┏━━

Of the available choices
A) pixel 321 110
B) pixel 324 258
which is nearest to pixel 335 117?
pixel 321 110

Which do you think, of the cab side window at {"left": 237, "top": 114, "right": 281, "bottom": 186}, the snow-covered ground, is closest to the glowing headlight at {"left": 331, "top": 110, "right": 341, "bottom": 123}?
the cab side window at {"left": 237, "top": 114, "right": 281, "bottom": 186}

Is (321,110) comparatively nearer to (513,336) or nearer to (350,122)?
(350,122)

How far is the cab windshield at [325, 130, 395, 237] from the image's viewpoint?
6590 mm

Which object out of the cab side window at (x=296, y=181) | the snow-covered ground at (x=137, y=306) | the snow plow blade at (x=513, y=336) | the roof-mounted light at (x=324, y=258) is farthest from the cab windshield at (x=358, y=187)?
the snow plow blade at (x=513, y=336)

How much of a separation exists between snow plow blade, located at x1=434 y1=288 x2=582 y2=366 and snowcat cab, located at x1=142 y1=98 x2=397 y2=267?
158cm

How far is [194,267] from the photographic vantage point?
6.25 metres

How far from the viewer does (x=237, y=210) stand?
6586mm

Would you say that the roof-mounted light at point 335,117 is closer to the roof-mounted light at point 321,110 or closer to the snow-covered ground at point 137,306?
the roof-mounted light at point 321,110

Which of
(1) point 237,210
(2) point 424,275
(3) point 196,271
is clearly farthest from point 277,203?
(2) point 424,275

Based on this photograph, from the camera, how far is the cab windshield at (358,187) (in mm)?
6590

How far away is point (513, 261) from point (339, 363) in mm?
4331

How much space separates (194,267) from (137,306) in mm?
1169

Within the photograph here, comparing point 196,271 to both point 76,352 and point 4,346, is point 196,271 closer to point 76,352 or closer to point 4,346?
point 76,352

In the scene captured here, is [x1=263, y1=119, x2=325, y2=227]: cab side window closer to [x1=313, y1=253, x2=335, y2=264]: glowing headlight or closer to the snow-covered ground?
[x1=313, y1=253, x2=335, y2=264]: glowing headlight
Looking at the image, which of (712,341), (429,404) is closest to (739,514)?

┗━━

Exercise task
Reproduce the records from the line containing "Which object out" through the end of the records, substituting "front windshield" for "cab windshield" and leaving everything else unchanged.

Answer for this exercise
Which object out of the cab side window at (x=296, y=181) | the snow-covered ground at (x=137, y=306) | the snow plow blade at (x=513, y=336) | the roof-mounted light at (x=324, y=258) is farthest from the front windshield at (x=358, y=187)?
the snow plow blade at (x=513, y=336)

How much of a separation exists between snow plow blade, located at x1=434 y1=288 x2=582 y2=366 and snowcat cab, located at x1=142 y1=98 x2=397 y2=267?
158cm

How far is [194,267] from the photographic vantage point?
6.25 metres

How far from the viewer does (x=237, y=210) stand?
6586mm

Would you say that the roof-mounted light at point 335,117 is closer to the roof-mounted light at point 321,110 or closer to the snow-covered ground at point 137,306?
the roof-mounted light at point 321,110

Which of
(1) point 237,210
(2) point 424,275
(3) point 196,271
is clearly farthest from point 277,203?
(2) point 424,275

Based on this photograph, from the camera, how far is the front windshield at (358,187) (in mm)?
6590

How far away is point (513, 261) from point (339, 363) in mm?
4331

How much space separates (194,267) from (137,306) in mm?
1169

Within the photograph here, comparing point 196,271 to both point 76,352 and point 4,346, is point 196,271 closer to point 76,352 or closer to point 4,346?
point 76,352

In the scene captured here, is [x1=263, y1=119, x2=325, y2=227]: cab side window closer to [x1=313, y1=253, x2=335, y2=264]: glowing headlight or closer to the snow-covered ground?
[x1=313, y1=253, x2=335, y2=264]: glowing headlight
Looking at the image, which of (712,341), (429,404) is closest to (739,514)?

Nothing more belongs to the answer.